Let the original length of the strip at temperature $$T_1$$ be $$L_0$$. For a solid with constant linear expansion coefficient $$\alpha$$, the change in length for a temperature change $$\Delta T$$ is

$$\Delta L = L \,\alpha\,\Delta T \quad -(1)$$

Elongation from $$T_1$$ to $$T_2$$
The temperature rise is $$T_2-T_1 = \Delta T$$. Using $$(1)$$ with the initial length $$L_0$$, we have

$$\Delta L_1 = L_0 \,\alpha\,\Delta T \quad -(2)$$

After this heating, the new length at $$T_2$$ becomes

$$L_{T_2} = L_0 + \Delta L_1 = L_0\bigl(1+\alpha\Delta T\bigr) \quad -(3)$$

Elongation from $$T_2$$ to $$T_3$$
We are told $$T_3+T_1 = 2T_2$$. Re-arranging, $$T_3 - T_2 = T_2 - T_1 = \Delta T \quad -(4)$$ Thus the second heating also raises the temperature by $$\Delta T$$.
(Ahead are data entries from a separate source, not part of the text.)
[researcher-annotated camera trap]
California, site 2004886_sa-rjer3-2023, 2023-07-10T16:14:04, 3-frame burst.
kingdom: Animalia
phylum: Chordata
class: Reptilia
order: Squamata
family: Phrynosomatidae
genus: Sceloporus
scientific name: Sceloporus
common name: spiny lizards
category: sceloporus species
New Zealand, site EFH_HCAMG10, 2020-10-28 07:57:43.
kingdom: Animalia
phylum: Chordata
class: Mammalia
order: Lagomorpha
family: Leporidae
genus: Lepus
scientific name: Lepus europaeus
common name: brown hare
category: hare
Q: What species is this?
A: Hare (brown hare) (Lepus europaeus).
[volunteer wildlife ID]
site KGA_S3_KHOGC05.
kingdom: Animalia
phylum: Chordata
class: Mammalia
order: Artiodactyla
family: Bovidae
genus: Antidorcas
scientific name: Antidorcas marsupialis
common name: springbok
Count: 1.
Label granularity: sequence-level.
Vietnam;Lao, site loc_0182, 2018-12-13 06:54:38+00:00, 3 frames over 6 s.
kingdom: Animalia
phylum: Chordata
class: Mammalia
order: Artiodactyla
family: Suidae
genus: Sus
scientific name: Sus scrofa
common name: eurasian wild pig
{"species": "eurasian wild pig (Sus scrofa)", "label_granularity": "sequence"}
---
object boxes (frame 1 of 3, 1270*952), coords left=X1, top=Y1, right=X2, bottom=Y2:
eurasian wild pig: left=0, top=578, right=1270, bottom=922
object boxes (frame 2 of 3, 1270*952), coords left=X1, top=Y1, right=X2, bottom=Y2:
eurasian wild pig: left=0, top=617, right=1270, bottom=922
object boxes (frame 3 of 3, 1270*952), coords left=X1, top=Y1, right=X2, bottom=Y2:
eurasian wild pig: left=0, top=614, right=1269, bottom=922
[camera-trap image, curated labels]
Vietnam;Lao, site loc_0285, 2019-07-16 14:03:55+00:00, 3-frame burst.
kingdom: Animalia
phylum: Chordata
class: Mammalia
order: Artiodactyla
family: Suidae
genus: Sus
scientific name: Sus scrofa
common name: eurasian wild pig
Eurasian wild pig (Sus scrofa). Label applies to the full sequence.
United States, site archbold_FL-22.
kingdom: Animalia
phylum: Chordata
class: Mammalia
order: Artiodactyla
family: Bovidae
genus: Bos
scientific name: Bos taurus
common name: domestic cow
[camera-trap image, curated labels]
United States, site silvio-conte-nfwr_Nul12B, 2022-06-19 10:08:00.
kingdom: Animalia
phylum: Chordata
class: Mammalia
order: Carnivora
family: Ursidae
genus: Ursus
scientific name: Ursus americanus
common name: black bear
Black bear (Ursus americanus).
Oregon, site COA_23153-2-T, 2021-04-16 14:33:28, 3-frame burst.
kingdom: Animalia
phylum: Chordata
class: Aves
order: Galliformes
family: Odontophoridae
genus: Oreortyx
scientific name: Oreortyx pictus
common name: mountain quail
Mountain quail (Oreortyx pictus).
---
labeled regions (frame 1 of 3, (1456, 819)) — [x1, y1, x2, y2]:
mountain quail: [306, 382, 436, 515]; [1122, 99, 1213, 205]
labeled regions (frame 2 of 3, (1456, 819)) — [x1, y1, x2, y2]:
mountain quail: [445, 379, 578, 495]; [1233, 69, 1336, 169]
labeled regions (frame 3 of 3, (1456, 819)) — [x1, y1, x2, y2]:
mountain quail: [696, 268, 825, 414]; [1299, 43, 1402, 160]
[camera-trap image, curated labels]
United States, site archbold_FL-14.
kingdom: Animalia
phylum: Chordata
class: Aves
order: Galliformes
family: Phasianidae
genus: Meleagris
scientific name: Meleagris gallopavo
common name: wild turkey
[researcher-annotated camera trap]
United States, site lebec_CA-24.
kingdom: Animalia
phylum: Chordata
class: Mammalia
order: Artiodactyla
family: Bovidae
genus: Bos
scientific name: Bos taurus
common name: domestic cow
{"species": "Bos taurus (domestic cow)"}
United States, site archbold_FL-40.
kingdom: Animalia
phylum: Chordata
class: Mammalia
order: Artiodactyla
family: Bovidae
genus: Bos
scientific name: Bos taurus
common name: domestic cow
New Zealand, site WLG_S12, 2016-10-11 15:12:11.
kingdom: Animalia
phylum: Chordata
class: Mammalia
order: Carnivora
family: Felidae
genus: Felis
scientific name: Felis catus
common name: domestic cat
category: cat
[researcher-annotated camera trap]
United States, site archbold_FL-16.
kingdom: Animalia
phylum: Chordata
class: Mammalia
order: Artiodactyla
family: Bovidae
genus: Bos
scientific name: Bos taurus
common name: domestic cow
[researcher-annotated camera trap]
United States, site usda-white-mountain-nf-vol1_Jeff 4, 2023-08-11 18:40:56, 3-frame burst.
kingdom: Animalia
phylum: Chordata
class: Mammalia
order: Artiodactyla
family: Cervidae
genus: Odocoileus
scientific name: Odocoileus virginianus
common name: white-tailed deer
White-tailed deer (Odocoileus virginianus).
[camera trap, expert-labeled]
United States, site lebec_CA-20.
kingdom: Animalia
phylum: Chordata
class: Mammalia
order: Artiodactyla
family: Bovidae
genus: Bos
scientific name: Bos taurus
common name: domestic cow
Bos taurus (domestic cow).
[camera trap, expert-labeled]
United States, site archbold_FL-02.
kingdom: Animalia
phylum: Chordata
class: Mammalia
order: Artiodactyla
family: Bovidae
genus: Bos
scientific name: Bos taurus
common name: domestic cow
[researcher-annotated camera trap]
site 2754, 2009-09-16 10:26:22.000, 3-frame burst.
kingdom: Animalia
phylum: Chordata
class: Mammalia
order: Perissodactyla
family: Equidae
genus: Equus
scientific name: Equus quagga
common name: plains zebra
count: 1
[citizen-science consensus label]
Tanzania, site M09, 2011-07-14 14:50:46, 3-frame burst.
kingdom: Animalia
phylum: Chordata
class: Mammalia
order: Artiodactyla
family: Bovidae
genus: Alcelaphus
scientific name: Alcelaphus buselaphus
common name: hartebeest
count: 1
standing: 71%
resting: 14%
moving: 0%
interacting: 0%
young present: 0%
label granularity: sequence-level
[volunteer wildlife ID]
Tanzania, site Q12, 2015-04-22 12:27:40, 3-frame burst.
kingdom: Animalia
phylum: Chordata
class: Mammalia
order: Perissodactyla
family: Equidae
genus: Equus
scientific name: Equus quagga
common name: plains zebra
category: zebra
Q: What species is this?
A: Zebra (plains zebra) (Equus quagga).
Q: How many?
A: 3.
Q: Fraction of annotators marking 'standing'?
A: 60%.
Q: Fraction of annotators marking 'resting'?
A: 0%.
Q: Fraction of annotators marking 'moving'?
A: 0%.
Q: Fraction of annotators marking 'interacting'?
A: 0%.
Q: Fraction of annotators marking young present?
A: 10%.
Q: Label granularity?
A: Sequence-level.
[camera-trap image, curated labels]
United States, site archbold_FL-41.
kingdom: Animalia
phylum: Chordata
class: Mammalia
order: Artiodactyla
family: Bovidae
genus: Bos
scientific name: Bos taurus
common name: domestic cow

Now use $$(1)$$ again, but the initial length for this stage is $$L_{T_2}$$ from $$(3)$$:

$$\Delta L_2 = L_{T_2}\,\alpha\,(T_3-T_2) = L_0\bigl(1+\alpha\Delta T\bigr)\alpha\Delta T \quad -(5)$$

Compare $$(5)$$ with $$(2)$$ (note that $$\Delta L_1 = L_0\alpha\Delta T$$):

$$\Delta L_2 = \Delta L_1\bigl(1+\alpha\Delta T\bigr)$$

Hence

$$\boxed{\;\Delta L_2 = \Delta L_1[\,1+\alpha\Delta T\,]\;}$$

Therefore the correct option is
Option D which is: $$\Delta L_1[1 + \alpha\Delta T]$$.